Minister for Child Protection

Ms HILDYARD (Reynell) (15:07): I rise today to talk again about the desperate need for the Minister for Child Protection to demonstrate some empathy and to take responsibility for her significant failures in relation to the handling of two heartbreaking cases of sexual abuse of girls in care. What happened to these girls is shocking and deeply upsetting to many community members. Community members know that what happened to these girls is utterly unacceptable. Everyone in this place knows what happened to those girls is utterly shocking and unacceptable.

What most community members and indeed members of this place also know is that when something so terrible has happened to a vulnerable person, to a child, the right thing to do is to front up, show empathy and take responsibility for any of your failures in relation to that matter.
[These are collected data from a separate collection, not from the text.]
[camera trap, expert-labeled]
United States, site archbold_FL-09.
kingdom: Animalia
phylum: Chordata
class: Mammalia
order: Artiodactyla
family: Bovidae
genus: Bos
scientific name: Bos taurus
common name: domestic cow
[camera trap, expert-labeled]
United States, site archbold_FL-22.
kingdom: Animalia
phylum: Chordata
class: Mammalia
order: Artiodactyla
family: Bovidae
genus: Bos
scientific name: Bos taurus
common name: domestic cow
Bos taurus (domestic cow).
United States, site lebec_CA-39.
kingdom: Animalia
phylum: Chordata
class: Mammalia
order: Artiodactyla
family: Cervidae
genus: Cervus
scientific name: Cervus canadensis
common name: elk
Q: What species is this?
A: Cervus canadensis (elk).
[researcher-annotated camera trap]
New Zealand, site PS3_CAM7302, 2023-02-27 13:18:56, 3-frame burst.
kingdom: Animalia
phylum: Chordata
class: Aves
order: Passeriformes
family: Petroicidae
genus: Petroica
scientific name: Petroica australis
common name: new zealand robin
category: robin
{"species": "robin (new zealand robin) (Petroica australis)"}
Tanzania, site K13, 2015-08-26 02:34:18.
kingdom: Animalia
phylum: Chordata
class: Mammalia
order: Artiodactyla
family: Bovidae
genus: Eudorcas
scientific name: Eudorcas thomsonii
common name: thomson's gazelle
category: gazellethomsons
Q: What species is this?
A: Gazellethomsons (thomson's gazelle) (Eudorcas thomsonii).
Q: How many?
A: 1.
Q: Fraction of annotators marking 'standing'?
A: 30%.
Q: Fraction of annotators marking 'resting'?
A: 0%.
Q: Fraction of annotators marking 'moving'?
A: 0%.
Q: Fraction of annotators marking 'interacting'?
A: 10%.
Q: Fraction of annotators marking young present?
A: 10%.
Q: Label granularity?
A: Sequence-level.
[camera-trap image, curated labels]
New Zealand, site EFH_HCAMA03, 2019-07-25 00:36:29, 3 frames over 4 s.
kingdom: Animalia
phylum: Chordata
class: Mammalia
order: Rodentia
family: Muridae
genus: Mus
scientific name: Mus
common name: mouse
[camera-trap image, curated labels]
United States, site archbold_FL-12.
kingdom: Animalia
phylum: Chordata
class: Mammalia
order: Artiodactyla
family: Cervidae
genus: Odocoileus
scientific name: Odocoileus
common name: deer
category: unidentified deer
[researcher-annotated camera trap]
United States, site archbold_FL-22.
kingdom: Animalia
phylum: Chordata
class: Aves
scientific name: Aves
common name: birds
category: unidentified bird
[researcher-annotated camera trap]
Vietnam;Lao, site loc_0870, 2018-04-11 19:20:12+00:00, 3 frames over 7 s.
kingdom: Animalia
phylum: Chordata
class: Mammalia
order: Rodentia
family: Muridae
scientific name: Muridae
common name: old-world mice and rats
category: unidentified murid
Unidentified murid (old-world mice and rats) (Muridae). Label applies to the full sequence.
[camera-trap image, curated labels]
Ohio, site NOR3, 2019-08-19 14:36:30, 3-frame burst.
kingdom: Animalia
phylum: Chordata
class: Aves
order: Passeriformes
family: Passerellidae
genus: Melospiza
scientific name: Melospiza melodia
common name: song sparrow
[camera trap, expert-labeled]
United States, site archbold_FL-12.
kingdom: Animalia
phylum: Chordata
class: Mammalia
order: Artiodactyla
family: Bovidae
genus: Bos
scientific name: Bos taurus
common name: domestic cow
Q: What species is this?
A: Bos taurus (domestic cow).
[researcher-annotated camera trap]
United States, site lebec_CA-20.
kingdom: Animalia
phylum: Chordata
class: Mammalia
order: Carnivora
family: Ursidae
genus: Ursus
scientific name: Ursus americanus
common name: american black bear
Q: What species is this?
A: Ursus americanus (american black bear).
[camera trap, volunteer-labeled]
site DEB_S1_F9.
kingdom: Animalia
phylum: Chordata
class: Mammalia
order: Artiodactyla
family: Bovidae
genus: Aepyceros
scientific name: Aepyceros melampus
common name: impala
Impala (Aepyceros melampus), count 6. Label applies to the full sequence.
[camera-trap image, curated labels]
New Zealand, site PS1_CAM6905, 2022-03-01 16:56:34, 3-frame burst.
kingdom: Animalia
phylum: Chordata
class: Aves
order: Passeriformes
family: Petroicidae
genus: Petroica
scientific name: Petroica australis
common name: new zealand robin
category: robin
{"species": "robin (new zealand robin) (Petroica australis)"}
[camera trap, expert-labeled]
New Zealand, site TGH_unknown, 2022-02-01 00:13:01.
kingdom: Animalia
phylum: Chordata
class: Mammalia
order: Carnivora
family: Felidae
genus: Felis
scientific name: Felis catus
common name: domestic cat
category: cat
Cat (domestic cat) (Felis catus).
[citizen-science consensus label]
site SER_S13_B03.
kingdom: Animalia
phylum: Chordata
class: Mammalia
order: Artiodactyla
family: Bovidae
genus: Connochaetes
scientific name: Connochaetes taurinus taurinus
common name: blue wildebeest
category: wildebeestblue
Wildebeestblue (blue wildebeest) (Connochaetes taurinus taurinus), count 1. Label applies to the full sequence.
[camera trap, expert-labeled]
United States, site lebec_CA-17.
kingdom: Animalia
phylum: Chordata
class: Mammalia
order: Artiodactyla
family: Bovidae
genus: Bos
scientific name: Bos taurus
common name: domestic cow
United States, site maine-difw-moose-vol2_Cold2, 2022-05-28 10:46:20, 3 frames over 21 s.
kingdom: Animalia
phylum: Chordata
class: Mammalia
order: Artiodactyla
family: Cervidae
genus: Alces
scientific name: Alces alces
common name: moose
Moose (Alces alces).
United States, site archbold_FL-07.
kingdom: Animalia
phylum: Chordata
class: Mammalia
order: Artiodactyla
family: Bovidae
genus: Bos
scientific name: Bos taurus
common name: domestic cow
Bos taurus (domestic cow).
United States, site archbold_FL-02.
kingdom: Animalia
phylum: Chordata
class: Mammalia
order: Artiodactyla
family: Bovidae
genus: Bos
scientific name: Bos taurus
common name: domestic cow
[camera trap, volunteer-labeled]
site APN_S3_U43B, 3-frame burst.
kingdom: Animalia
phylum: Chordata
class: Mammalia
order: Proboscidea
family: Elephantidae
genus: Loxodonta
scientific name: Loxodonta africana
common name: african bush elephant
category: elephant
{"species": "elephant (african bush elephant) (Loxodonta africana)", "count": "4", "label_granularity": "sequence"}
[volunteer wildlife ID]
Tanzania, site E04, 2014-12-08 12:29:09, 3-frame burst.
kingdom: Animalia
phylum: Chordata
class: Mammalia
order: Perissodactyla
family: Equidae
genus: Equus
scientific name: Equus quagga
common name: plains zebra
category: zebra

Taking responsibility for what we have done wrong is what we teach our children. It is part of our generally accepted societal expectations. There have been plenty of people in this place who have taken responsibility for their failures. This Minister for Child Protection is absolutely not one of them.

Instead of taking responsibility, she has indeed had responsibility taken from her. In 2019, significant functions focused on early intervention and prevention were stripped from the responsibility of the Minister for Child Protection and allocated to the Department of Human Services. Then many of the remaining early intervention programs were outsourced to the private sector, a move that is seen by many commentators and many community service organisations working in child protection and wellbeing as, frankly, odd.

How can a minister, one whose sole job it is to keep children safe, not have responsibility for the prevention of abuse and for early intervention? And now, in the wake of this utterly damning review, she has had the responsibility for critical incident reporting taken away from her and given to the Department of the Premier and Cabinet.

The South Australian public must be rightly asking: what does this minister actually do to earn her $350,000 a year salary? This minister has utterly refused to take responsibility for what retired District Court Judge Paul Rice has clearly identified as her significant failure. Yesterday and today, we witnessed the minister ducking questions, refusing to speak to the media this morning and yesterday, trotting out a rehearsed line about a regular meeting with her CE, and then again a rehearsed line about a regular meeting with her CE, and then again a rehearsed line about a regular meeting with her CE.

Meanwhile, yesterday and today her colleagues are forced to continue to run a protection racket for this beleaguered minister. She could not even answer a question about whether she had met with the guardian. They run interference in parliament, inventing nonsensical points of order to buy her time. They jump to their feet to answer her question time questions. They even programmed her estimates hearing in the evening, yet she still handballs nearly every single question to her department chief or deputy chief.

Again today, asked a series of very basic questions about the most serious issues in her portfolio, she has failed and refused to answer any of them. It is shameful. Asked by a journalist from The Advertiser on Monday if she took any responsibility for her role in the significant failings identified in the report, she said, 'I did oversee the significant incident flow chart and I agree it is unclear.' I assure the house that the problems plaguing the child protection system under this minister's watch go well beyond a confusing flow chart.

The question beckons: what on earth does this highly paid minister actually do? This minister is clearly out of her depth and, for the sake of children in state care, she must be replaced. The Rice review is an absolutely damning document that lays bare the failures of this minister—failures for which children in care deserve her to take deep responsibility. If the minister will not take responsibility for these failures, the Premier needs to take responsibility and deal with this. South Australian children in care need and deserve better. This minister must go.